— begin Information shown —
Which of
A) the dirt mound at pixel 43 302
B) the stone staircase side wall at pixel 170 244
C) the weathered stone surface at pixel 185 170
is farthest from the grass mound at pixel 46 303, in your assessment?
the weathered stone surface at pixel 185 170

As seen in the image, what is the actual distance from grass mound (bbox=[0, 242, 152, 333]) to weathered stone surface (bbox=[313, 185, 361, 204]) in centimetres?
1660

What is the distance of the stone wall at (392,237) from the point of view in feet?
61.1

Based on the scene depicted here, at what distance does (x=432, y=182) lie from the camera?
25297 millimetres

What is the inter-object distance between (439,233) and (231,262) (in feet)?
— end Information shown —
— begin Information shown —
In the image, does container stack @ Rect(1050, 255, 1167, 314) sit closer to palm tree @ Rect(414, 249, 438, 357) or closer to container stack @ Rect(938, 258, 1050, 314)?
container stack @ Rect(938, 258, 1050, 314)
— end Information shown —
To do
Convert the material between the lines containing "Based on the" and "What is the inter-object", inclusive, into a JSON list of strings with one string per line, omitting blank lines.

Exercise answer
[
  "Based on the scene depicted here, at what distance does (x=432, y=182) lie from the camera?",
  "25297 millimetres",
  "What is the inter-object distance between (439,233) and (231,262) (in feet)?"
]